- Church: Melkite Greek Catholic
- See: Eparchy of Newton, Massachusetts
- In office: 23 February 1990—11 October 1992
- Predecessor: Joseph Tawil
- Successor: John Elya

Orders
- Ordination: 1946
- Consecration: 23 February 1990

Personal details
- Born: 25 December 1920 Maaloul, Mandatory Palestine
- Died: 11 October 1992 (aged 71) Cleveland, Ohio, U.S.

= Ignatius Ghattas =

Palestinian Catholic prelate (1920–1992)

Ignatius Ghattas, BS (25 December 1920 — 11 October 1992) was a Palestinian Catholic prelate who served as Eparch of Newton in the Melkite Greek Catholic Church from 1990 to 1992. He was a member of the Basilian Salvatorian Order.

== Biography ==
Ghattas was born in Nazareth in 1920 and raised in Maaloul. He entered Holy Saviour monastery in Saida, Lebanon following his primary education and professed his religious vows in 1939. He was ordained a priest of the Basilian Salvatorian Order in 1946. Following his ordination he taught Greek, Latin, English, French and mathematics.

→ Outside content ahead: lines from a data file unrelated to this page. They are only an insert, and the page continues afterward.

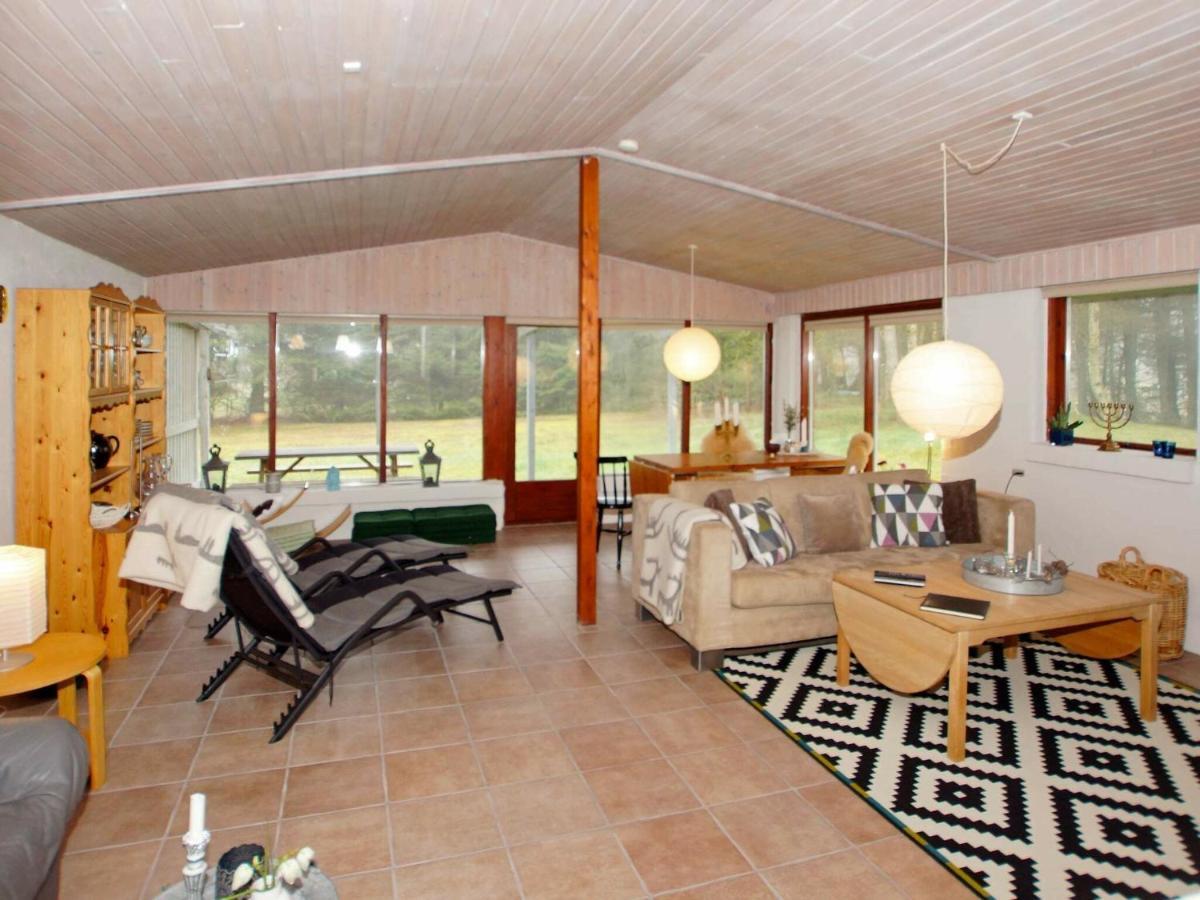 2 Person Holiday Home In Tarm Fjerbæk Exterior photo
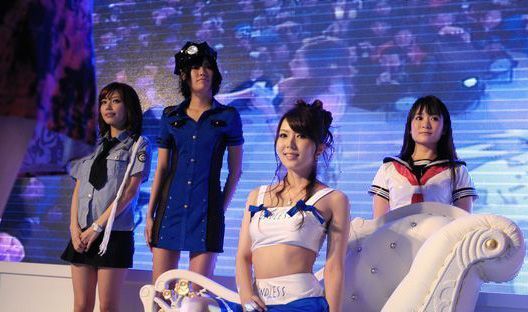 2012上海国际成人展攻略(时间+门票+地点)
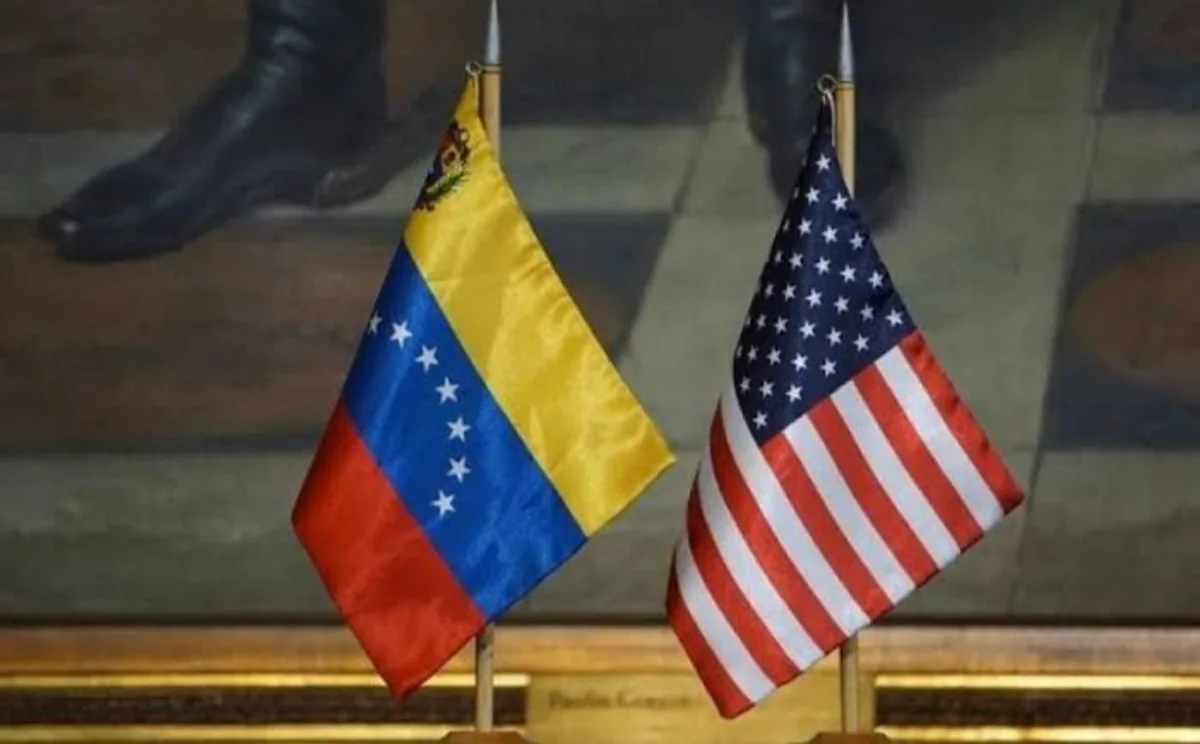 EE UU y Venezuela acuerdan restablecer sus relaciones diplomáticas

In 1952, he went to the United States to serve as assistant pastor of St. Elias parish in Cleveland, Ohio, and was appointed pastor in 1955. Later he was elected bishop by the Holy Synod of the Melkite Church in July 1989 and approved by the Holy See on December 11. He was consecrated bishop on February 23, 1990, succeeding Archbishop Joseph Tawil as eparch.

Ghattas founded the Order of Saint Nicholas in 1991, a regional lay order attached to the Melkite Greek Catholic Eparchy of Newton.

He died in Cleveland, Ohio, in 1992, aged 71.